İstenen iş: Sığınmacıların barınma koşullarını anlatan alıntıya göre, ekonomik durumu kötü olan sığınmacılar neden bir arada ya da düşük ücretli sağlıksız evlerde yaşamak zorunda kalıyor? Bir ila üç cümleyle açıklayın.

Kaynaktan alıntı:
------------

Bu üç farklı barınma biçiminin her birinin
farklı sonuçları ortaya çıkmakta ve Türkiye
Cumhuriyeti devletine olan maliyeti de farklı olmaktadır. Öncelikle barınma maliyeti
denildiğinde bu kalemin içine girecek olan
unsurlar şunlardır: Ev kirası, elektrik, su,
ısınma-yakıt. Tüm bu kalemlerin masraflarının toplamı barınma maliyetini içermektedir. Sığınmacıların barınma maliyetlerini de
içine alacak şekilde Türkiye Cumhuriyeti’nin
yaptığı toplam harcama miktarı 12 milyar
dolar civarındadır. Sivil toplum örgütlerinin
öncülüğünde yapılan yardımlar ve bireysel
olarak vatandaşların yaptığı yardımlar da
hesaba katıldığında Türkiye’de devletin ve
vatandaşların el birliğiyle, kitlesel olarak
zorunlu göçe maruz bırakılmış olan Suriyelilerin yardımlarına koştukları ifade edilmelidir. 2016 yılının Aralık ayı itibari ile AFAD
koordinasyonunda faaliyetlerini sürdüren
barınma merkezlerindeki Suriyeli sayısı
258.571 kişidir. Barınma merkezlerinde yaşayan sığınmacıların barınma şartlarında
belirgin bir standart söz konusudur. Kamplarda kalan sığınmacıların başta barınma
olmak üzere gıda, eğitim, sağlık, giyim,
ısınma vb. ihtiyaçları insani yaşam koşulları
düzeyinde karşılanmaktadır. Ancak geçici
barınma merkezleri dışında kalan Suriyeli
sığınmacıların barınma ihtiyaçlarının karşılanmasında (bu merkezlerde kalanlara
göre) farklılıklar söz konusudur. Barınma
merkezleri dışında farklı illerde kalan sığınmacıların önemli bir bölümü kendi imkânları ya da sivil toplum kuruluşları ile bireysel
olarak vatandaşların yardımları neticesinde
kiraladıkları konutlarda kalırken bir bölümü
de kentlerin çöküntü bölgelerinde, kentsel
dönüşüm için boşaltılan alanlarda kalmaktadırlar. Bu alanlarda kalanların yaşamlarını son derece zorlu koşullarda sürdürdüğü
ve sağlıklı barınma imkânlarından yoksun
oldukları ifade edilmelidir. Ekonomik durumları elveren sığınmacıların barınma sorunu yaşamadıkları varsayılsa da sığınmacı
olarak gelenlerin büyük bir çoğunluğunun
ekonomik durumlarının kötü olduğu veya
olacağı göz önüne alınmalıdır. Ekonomik
durumları kötü olan sığınmacılar ise barınma masraflarını azaltmak ya da bu sorunla
başa çıkabilmek için bir arada yaşamakta
veya düşük ücretli sağlıksız evlerde barınmak zorunda kalmaktadırlar. Genelde
kentlerin çöküntü ve terk edilmeye yüz tutmuş çeperlerinde oluşan bu nüfus baskısı
Suriyeli sığınmacıların belirgin sığınakları
haline gelmiştir. Bu tür yaşam alanları genellikle giriş veya bodrum katlarında ve oldukça rutubetli, karanlık ve sağlıksız, güneş
almayan, küçük loş dairelerdir. Bu sağlıksız
yaşam koşulları sığınmacıların sağlık durumlarına doğrudan etki etmekte ve farklı
sağlık sorunlarına neden olmaktadır.

------------

Gösterilen veriler:
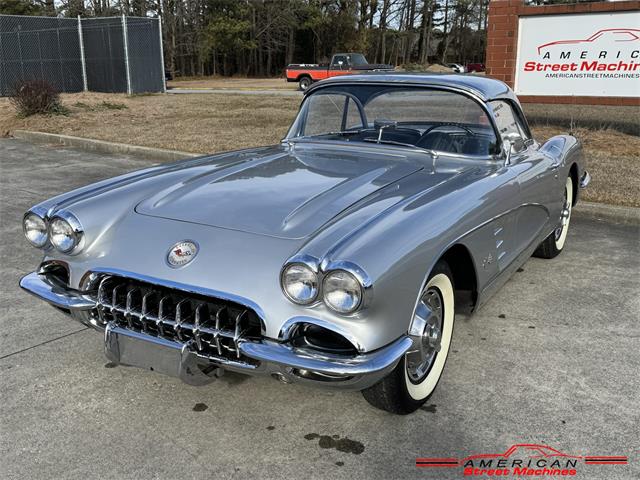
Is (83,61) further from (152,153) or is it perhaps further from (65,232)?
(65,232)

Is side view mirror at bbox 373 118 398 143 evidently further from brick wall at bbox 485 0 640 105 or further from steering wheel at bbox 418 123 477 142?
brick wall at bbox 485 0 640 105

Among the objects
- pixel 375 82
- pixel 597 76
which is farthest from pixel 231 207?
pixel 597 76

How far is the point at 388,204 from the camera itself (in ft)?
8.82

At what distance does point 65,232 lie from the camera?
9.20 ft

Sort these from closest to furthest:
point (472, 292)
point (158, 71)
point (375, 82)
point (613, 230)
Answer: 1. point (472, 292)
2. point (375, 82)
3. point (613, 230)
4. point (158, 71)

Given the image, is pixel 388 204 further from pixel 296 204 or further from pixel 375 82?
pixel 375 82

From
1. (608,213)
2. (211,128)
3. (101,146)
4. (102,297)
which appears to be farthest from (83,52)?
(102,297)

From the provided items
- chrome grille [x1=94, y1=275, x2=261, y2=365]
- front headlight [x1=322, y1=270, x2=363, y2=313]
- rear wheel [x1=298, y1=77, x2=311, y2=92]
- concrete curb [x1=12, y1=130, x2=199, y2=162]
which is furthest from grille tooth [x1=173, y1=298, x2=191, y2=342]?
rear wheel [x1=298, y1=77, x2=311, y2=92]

------------

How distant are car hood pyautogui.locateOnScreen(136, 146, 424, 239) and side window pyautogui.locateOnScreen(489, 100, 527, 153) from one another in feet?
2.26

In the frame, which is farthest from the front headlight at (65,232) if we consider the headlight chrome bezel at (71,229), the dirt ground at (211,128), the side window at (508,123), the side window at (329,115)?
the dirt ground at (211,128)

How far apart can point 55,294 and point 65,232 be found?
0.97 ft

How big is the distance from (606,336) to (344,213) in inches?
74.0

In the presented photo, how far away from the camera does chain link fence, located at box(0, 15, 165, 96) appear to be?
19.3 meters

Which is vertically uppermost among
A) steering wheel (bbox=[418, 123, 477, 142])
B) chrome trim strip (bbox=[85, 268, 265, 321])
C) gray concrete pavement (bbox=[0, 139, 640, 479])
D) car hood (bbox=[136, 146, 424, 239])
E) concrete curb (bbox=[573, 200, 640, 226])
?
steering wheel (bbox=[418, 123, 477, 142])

------------

Alıştırmanın sonucu: Ekonomik durumu kötü olan sığınmacılar, barınma masraflarını azaltmak ya da barınma sorunuyla başa çıkabilmek için bir arada yaşıyor veya düşük ücretli sağlıksız evlerde barınıyor.